At the end of the penultimate episode of NCIS, the long-running CBS drama paid tribute to an actor with over 180 credits — including the mothership and the Los Angeles spinoff.
“In memory of our friend and colleague Rif Hutton. We will miss you,” read the tribute card at the end of the episode.
Hutton died in April 2026 after battling a glioblastoma for just over a year.
Rif Hutton guest starred on NCIS in two episodes in Season 16 (“Friendly Fire”) and Season 19 (“Face the Strange”) as Marine General Phillip Braxton. He then played an entirely different character — he was far from the first to do so — on NCIS: Los Angeles in Season 14 (“Flesh & Blood”), Commander Albert Burns.
Hutton’s voice work was featured in projects such as Spider-Man: Into the Spider-Verse and Hotel Transylvania and guest starred in other shows including The Rookie: Feds, Truth Be Told, American Horror Story, and SEAL Team. He also played Lenny Caulfield in over 30 episodes of General Hospital.
His friend and fellow voice actor Steve Apostolina paid tribute to Hutton in a Facebook post on the day his death was announced.
“A remarkable human being has left this earthly plane. To say that Rif Hutton was one of a kind is a gross understatement. There will never be another like him – perhaps his son Wolfy will come closest,” he wrote. “Loving father and husband, generous, wryly funny, incredibly bright and the hardest working person I’ve ever known (I think my dad was the only one who came close). I worked in the voice over community with him for over 30 years but I really got to know him well when I directed him in one of my early plays.
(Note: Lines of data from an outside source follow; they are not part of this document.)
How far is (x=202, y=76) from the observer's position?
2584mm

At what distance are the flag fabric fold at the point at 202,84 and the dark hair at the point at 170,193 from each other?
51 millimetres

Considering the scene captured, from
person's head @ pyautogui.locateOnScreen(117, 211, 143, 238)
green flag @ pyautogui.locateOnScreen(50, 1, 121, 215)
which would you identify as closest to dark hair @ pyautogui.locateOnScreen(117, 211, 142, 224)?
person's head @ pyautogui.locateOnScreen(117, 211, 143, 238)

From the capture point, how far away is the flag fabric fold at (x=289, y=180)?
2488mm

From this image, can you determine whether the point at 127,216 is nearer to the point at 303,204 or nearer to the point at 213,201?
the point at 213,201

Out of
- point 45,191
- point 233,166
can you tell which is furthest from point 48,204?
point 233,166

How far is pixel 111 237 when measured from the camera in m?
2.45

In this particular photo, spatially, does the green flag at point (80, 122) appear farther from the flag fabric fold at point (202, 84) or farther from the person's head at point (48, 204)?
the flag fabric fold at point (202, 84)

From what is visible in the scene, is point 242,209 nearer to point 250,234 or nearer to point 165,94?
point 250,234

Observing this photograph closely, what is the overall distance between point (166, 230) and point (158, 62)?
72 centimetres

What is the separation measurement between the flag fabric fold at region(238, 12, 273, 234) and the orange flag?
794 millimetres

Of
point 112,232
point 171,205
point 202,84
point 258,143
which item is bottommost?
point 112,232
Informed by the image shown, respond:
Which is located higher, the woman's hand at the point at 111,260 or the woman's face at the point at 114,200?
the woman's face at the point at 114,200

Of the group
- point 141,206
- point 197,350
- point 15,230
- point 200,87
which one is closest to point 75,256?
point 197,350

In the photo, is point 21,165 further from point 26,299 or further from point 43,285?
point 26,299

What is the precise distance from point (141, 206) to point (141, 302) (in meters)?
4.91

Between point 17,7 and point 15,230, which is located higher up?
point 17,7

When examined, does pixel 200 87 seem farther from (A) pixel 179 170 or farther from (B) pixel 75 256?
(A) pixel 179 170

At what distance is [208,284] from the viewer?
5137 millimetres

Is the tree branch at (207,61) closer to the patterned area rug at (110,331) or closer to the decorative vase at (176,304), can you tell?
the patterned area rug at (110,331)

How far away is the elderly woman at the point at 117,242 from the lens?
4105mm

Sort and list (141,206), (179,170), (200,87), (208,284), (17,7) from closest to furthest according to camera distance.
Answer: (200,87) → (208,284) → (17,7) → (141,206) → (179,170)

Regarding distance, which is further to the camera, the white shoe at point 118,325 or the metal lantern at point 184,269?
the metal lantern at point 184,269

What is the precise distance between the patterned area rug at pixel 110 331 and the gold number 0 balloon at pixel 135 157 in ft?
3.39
And while I knew him and spent a fair amount of time with him, he’d rarely talk about himself, because he was a humble man.”
He continued to list his work with the Big Brother organization, as a paramedic and chef, and at testing centers during COVID.
“In our voice-over/looping community he was legend. As comfortable as a team leader as he was a team player. People knew when they hired him for a voice job that he was going to be the most prepared – he always was. He was also always first to show up on a gig – I had the great pleasure of beating him a few times and scooping a treasured chair, but those were few and far between,” Apostolina noted.
“Rif Hutton was a man of action. He inspired so many and leaves behind a legion of loyal admirers – people who loved him. Stories of his generosity would blow your mind,” he concluded. “F**k cancer in general, but in particular glioblastoma. I was lucky to cross his path and I am a better person for knowing him. RIP – Rif Hutton.”